Demjanjuk immigrated to the United States after World War II. He lived in suburban Cleveland from 1952.  His later years were spent fighting accusations of involvement in wartime crimes against humanity: he was accused in the early 1980s of being a guard at the Treblinka death camp, but was released from jail in Israel after seven years when another Ukrainian was identified as the guard in question.

The U.S. Justice Department later reported that Demjanjuk was suspected of having been a guard at Sobibor and was liable for deportation because his U.S. citizenship had been granted based on false information. His citizenship was revoked in 2002 and deportation was approved in 2005. He was deported in March 2009.

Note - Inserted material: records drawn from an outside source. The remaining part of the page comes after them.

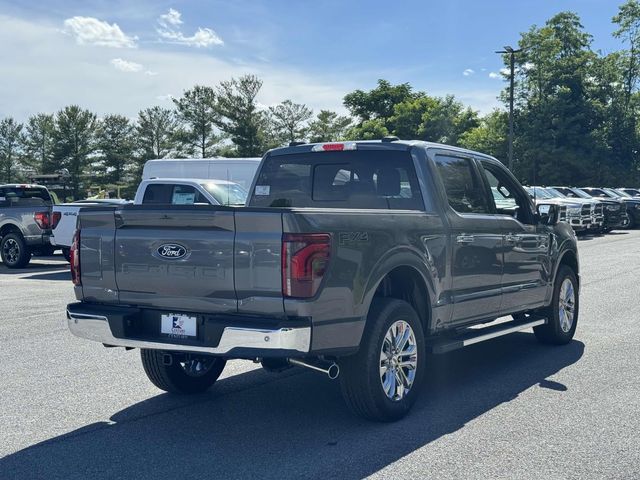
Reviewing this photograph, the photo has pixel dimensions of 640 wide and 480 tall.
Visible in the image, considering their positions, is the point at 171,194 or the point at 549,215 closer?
the point at 549,215

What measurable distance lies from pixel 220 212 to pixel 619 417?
3.06 metres

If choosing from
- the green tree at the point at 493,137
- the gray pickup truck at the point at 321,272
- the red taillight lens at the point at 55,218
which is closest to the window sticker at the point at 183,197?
the red taillight lens at the point at 55,218

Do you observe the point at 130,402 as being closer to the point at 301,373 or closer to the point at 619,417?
the point at 301,373

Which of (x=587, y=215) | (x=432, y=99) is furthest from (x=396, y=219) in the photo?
(x=432, y=99)

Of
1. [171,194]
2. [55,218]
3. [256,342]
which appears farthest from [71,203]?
[256,342]

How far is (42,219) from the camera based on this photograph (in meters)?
18.0

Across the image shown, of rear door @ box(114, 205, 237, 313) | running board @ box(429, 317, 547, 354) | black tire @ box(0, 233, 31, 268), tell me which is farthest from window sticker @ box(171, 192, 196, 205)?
rear door @ box(114, 205, 237, 313)

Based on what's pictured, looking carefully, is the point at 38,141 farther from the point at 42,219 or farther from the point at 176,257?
the point at 176,257

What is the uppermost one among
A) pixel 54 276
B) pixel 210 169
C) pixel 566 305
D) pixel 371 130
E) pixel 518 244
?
pixel 371 130

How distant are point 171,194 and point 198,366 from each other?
374 inches

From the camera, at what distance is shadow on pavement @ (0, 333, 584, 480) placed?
14.5 ft

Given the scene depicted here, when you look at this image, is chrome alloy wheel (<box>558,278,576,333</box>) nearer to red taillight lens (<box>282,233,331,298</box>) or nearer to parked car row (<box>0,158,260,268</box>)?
red taillight lens (<box>282,233,331,298</box>)

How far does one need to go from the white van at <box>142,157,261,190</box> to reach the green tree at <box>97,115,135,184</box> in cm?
5728

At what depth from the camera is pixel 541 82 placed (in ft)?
187
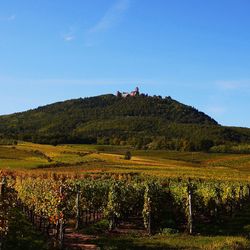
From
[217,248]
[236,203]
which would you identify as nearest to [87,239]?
[217,248]

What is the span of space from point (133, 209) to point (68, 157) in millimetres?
75376

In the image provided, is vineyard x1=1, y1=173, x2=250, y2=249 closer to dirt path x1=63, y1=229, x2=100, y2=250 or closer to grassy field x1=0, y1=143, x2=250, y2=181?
dirt path x1=63, y1=229, x2=100, y2=250

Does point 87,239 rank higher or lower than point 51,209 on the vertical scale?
lower

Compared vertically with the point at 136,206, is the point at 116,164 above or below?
above

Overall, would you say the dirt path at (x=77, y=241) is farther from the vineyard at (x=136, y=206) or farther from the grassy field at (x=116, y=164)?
the grassy field at (x=116, y=164)

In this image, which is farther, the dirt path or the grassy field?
the grassy field

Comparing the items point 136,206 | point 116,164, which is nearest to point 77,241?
point 136,206

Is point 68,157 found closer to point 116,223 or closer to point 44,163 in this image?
point 44,163

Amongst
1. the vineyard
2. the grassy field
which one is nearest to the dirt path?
the vineyard

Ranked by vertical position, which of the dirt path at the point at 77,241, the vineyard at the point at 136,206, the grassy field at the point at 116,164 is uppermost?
the grassy field at the point at 116,164

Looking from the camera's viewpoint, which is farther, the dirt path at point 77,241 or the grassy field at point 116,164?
the grassy field at point 116,164

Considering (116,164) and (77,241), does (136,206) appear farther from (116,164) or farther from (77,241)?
(116,164)

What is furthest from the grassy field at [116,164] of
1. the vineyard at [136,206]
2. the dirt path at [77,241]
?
the dirt path at [77,241]

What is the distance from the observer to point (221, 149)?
173625mm
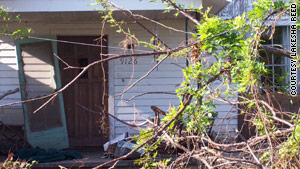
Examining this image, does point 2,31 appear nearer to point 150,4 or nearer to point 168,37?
point 150,4

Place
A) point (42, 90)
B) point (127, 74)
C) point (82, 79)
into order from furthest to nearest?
1. point (82, 79)
2. point (127, 74)
3. point (42, 90)

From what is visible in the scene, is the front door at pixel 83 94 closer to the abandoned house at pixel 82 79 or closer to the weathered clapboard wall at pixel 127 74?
the abandoned house at pixel 82 79

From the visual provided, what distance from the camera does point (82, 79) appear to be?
28.2 ft

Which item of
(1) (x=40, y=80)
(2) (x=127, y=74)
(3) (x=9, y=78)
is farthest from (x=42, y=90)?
(2) (x=127, y=74)

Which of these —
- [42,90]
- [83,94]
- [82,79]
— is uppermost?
[82,79]

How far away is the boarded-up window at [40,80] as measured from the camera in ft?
26.0

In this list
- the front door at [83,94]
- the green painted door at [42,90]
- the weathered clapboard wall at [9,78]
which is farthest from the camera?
the front door at [83,94]

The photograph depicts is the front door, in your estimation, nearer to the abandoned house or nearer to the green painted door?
the abandoned house

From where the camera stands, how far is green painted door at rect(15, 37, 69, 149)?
7852 mm

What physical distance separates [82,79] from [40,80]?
2.81 feet

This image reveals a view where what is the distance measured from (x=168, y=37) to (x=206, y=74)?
491 cm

Efraim Zuroff, who heads the Jerusalem office of the Simon Wiesenthal Center, told JTA he was pleased with the verdict against Demjanjuk,  but disappointed that a German court in Ingolstadt decided Wednesday not to extradite another accused war criminal to Holland.

A spokesperson for the court said that 88-year-old Klaas Carel Faber, convicted more than 60 years ago by a Dutch court of complicity in 22 wartime murders, would not be extradited because Faber’s consent as a German citizen was required, and he refused, according to the Associated Press.

“This decision is absolutely outrageous,” Zuroff said in an interview from Jerusalem. “It makes my blood boil.”

Kramer noted that, of 150,000 war crimes investigations in post-war West Germany, only 6,500 resulted in trials.